Görevler:
1. Yeni normal dönemdeki kısıtlamalarla ilgili alıntıya göre aşağıdaki soruları yanıtlayın.
(a) Yasaklar ve kısıtlı uygulama hâlen hangi iki sektörde devam ediyor?
(b) Kreşlerde bir sınıfta en fazla kaç çocuk ve kaç öğretmen bulunabiliyor?
(c) Yarı kapasiteli çalışma hangi tek şekilde mümkün olabilir?
2. Kreşlerdeki kısıtlamaları konu alan alıntıyı son cümlesinden sonra devam ettirerek yazın.

== Alıntı

Trend adıyla 'yeni normal' döneme...
'Bir var,bir yok ' hafta sonu yasakları kalktı .
Ulaşım araçlarında yarı kapasiteli yolcu alımı uygulamasından da vazgeçildi.
Diğer alanlarda kaldirilan yasakları, geçen hafta madde madde belirtmiştik.
Bu durumda sadece iki sektörde yasaklar ve kısıtlı uygulama hâlen devam ediyor.
Özel kreş ve gündüz bakımevleri ile oteller...
Kreşlerde, bir sınıfta en fazla on çocuk ve iki öğretmen olması , yarı kapasiteli çocuk alımı, maske kullanılması gerekliliği vurgulanmış.
Bu; personel sayısının artarak, giderlerin iki katına çıkması demek...
Çocuk sayısının azalmasıyla, gelirin de azalması demek...
Şartların devamı hâlinde, kreşlerin kapanması demek...
Bir çok öğretmen ve personelin işssiz kalması demek...
Avm'lerin açılıp, ulaşım araçlarında normal alıma geçilip, kreşlere bu zorunluluğu getirmek trajikomik!
Yarı kapasiteli çalışma ancak bir şekilde mümkün olabilir.
O da devletin, yarı oranla gelir desteği sağlamasıdır.
Biz bize yeteriz kampanyası başlatarak, iban numarası veren bir devletin bunu yapamayacağı aşikâr.
Yapılması gereken; hijyen malzeme ve materyallerinin kreşlere ücretsiz verilerek, sıkı denetim uygulanmasıdır.
Mesela, 'hijyen bariyeri ' adında turnikeli bir hijyen oto kontrol sistemi var.

====
== Kayıt Kümesi

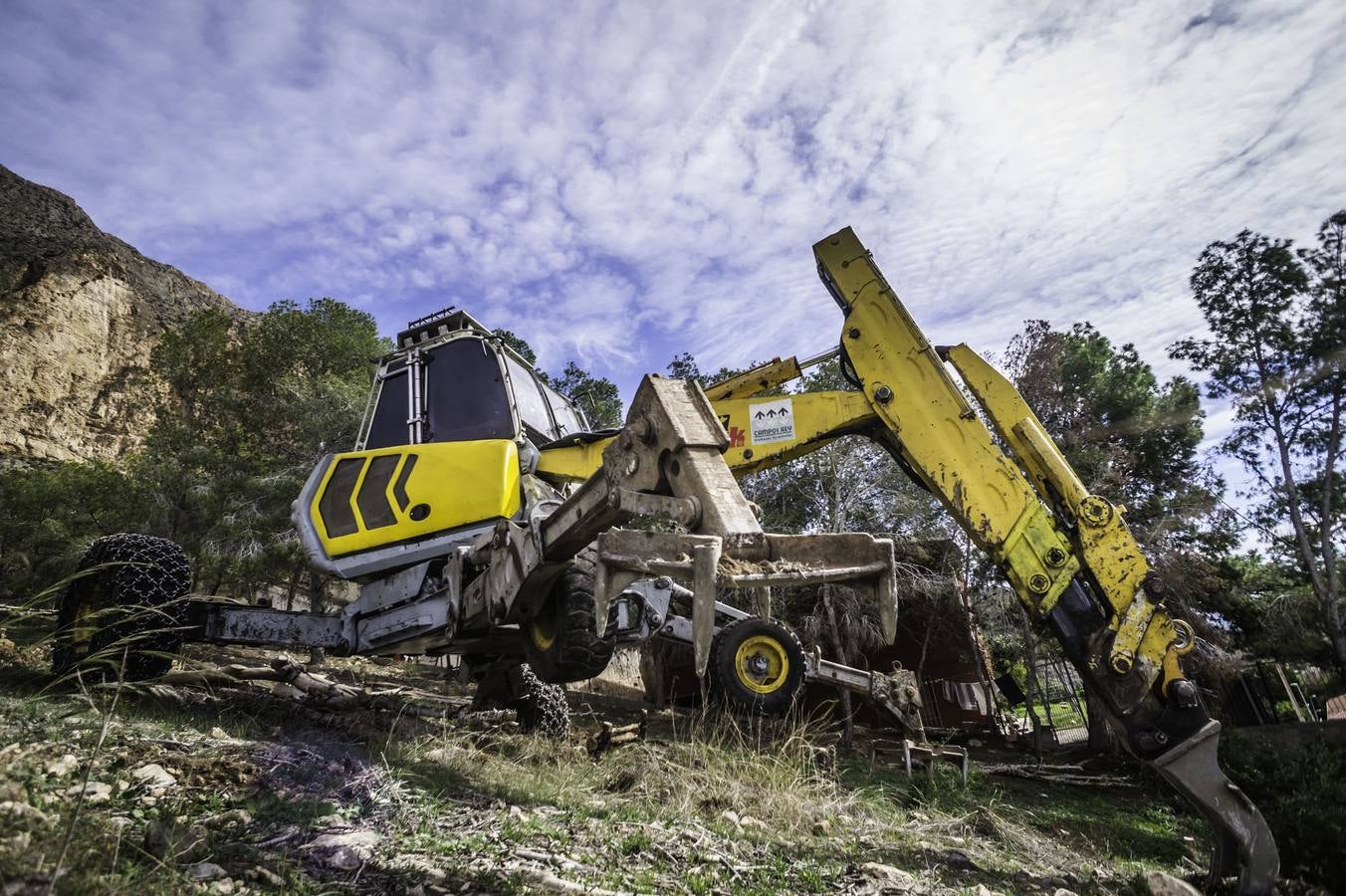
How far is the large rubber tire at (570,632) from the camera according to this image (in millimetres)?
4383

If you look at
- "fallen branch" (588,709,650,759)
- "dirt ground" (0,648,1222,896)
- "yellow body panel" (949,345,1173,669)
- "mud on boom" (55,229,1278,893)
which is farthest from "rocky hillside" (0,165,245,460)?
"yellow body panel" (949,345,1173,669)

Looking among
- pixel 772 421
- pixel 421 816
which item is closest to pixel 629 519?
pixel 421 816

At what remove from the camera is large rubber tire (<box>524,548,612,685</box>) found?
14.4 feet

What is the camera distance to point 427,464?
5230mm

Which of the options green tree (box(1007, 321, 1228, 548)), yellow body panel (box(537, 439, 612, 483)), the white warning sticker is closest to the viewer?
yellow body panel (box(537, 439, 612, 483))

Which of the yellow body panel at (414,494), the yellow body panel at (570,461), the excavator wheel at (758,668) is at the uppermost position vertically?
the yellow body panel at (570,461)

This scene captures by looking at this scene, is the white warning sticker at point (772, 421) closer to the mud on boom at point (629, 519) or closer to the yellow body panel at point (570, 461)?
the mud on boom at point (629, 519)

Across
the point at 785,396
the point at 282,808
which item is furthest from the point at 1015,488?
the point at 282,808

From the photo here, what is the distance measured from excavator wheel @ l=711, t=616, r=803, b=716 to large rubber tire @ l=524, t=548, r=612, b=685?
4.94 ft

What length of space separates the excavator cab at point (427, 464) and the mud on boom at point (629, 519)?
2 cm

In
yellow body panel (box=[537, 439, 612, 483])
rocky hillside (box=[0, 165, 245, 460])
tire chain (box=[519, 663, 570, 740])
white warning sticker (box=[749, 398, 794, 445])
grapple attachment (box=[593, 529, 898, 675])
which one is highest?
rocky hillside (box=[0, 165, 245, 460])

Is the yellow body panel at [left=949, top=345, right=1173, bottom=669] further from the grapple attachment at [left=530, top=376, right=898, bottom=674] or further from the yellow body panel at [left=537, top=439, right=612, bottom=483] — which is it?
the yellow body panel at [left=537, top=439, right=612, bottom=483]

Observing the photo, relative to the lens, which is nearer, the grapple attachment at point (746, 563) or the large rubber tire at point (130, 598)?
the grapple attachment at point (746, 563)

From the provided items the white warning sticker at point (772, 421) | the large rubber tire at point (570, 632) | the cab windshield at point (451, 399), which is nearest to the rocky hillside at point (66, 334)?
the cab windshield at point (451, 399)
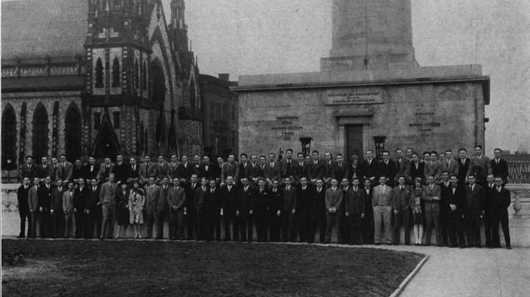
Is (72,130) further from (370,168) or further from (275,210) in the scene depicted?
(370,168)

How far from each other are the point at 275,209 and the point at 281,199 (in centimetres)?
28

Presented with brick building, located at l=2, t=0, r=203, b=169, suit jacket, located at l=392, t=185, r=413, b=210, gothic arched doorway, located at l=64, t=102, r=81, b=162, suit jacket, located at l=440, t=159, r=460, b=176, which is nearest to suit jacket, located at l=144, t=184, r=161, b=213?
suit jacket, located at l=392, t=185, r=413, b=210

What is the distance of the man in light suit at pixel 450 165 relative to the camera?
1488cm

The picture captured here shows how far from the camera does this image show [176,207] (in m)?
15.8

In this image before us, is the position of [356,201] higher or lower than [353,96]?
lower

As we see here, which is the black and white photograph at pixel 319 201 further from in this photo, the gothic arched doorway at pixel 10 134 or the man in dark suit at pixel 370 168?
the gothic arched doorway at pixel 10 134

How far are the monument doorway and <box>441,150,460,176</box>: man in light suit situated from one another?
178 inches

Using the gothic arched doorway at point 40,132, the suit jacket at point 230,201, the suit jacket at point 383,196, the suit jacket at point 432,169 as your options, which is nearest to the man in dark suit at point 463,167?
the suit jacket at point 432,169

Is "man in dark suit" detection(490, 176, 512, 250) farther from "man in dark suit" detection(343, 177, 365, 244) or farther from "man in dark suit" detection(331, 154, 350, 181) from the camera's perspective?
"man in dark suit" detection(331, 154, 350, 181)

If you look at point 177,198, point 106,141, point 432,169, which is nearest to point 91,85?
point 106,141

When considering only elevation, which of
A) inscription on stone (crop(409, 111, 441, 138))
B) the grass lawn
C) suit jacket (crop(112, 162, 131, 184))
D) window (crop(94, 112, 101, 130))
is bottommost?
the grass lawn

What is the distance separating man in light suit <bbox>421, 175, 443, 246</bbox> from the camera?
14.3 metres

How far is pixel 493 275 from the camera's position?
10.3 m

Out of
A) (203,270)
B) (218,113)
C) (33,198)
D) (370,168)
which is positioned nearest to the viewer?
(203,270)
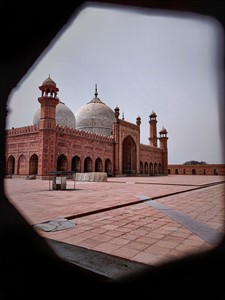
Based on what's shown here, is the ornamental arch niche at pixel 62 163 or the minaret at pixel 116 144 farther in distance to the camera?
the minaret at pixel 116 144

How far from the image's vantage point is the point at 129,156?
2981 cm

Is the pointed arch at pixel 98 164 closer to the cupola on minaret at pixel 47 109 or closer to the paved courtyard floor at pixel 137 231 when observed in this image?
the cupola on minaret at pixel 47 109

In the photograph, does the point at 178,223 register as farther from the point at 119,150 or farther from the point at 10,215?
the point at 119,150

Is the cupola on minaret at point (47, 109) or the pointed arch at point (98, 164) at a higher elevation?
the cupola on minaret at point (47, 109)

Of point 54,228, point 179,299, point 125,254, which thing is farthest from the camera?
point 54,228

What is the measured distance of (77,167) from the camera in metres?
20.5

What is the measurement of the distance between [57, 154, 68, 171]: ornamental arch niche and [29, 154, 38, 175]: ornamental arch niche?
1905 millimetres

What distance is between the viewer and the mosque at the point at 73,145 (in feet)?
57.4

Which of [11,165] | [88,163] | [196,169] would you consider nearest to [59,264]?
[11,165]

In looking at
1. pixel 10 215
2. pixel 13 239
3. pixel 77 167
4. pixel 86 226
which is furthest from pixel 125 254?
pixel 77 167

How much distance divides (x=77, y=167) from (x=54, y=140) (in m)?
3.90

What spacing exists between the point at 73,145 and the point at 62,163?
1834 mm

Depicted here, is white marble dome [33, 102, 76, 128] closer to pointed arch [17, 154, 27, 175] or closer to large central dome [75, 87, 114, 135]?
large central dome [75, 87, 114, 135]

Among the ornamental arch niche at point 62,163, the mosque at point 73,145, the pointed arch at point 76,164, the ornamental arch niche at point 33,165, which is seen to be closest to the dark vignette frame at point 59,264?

====
== Kayıt Kümesi

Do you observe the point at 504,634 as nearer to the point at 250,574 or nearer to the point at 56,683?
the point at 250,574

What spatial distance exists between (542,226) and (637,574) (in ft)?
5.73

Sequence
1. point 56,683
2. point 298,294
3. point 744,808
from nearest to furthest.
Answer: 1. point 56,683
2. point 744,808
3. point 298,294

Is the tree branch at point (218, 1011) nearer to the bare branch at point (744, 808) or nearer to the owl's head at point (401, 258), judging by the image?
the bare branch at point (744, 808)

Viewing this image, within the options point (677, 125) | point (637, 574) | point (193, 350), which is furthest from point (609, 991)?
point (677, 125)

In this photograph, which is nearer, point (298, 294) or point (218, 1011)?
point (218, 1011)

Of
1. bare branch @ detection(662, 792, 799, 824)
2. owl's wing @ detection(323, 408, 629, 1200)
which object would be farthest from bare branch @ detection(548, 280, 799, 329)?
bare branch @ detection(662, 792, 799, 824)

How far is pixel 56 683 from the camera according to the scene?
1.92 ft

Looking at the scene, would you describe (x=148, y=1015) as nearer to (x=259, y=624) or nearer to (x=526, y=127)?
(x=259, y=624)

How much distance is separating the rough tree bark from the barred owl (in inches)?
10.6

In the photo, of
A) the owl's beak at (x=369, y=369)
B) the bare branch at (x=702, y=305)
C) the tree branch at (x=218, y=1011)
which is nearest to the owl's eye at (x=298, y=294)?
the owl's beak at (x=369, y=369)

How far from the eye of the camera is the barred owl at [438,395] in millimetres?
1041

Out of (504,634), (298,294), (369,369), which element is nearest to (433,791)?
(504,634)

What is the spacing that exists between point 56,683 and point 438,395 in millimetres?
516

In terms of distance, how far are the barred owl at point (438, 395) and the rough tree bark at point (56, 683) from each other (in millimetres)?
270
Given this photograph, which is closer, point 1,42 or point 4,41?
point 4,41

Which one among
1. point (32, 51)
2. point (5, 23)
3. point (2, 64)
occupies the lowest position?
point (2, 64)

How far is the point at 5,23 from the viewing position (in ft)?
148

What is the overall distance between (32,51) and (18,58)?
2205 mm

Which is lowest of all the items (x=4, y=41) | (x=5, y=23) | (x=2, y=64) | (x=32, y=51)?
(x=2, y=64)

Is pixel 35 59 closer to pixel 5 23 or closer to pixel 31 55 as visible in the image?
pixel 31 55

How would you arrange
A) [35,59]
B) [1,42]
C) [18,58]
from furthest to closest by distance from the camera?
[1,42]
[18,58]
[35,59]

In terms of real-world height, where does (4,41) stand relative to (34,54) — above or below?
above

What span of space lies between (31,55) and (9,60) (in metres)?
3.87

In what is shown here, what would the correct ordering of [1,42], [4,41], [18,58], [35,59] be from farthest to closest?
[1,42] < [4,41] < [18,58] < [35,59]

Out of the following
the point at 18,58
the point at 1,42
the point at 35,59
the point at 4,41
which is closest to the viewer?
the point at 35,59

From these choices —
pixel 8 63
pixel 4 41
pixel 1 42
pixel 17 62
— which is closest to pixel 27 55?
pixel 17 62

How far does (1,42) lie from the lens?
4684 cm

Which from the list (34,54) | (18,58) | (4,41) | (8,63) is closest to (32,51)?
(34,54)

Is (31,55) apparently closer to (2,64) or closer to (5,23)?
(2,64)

====

Çözülmüş Sorular:
1.
(a) Özel kreş ve gündüz bakımevleri ile oteller.
(b) En fazla on çocuk ve iki öğretmen.
(c) Devletin yarı oranla gelir desteği sağlamasıyla.

2.
El,ayak ve vücut dezenfektanı sağlıyor.
Devlet bu sistemi, cüzzi bir bedel karşılığında vererek, kreşlerde kullanma zorunluluğu getirebilir.
Aksi takdirde ,kreşlerin varlığını sürdürmesi ve koruması imkansız.
Merdiven altı, ruhsatsız kreşlerin türemesine yol açacaktır bu uygulama.
Yetkililerin acilen bu durumu düzenlemesi gerekiyor.
Diğer mağdurlar ise oteller.
Hazırlıklarını yapmışlar, genelge bekliyorlar.
Yarı kapasiteli uygulama yerine, yabancı turist alımına izin verilmemeli bu sene.
Denetimli yerli turistler olmalı.
Ekonomiyi canlandıralım derken ,eldeki bulgurdan olunacak yoksa.
Ha bu arada, hani ıhtiyaç sahiplerine verilen para yardımları var ya, onların çoğu fabrika sahiplerinin,belediyelerin avanelerine verilmiş, duymadık sanmayın.
Haftaya da bu konu üzerine yazacağız.
Kalın sağlıcakla...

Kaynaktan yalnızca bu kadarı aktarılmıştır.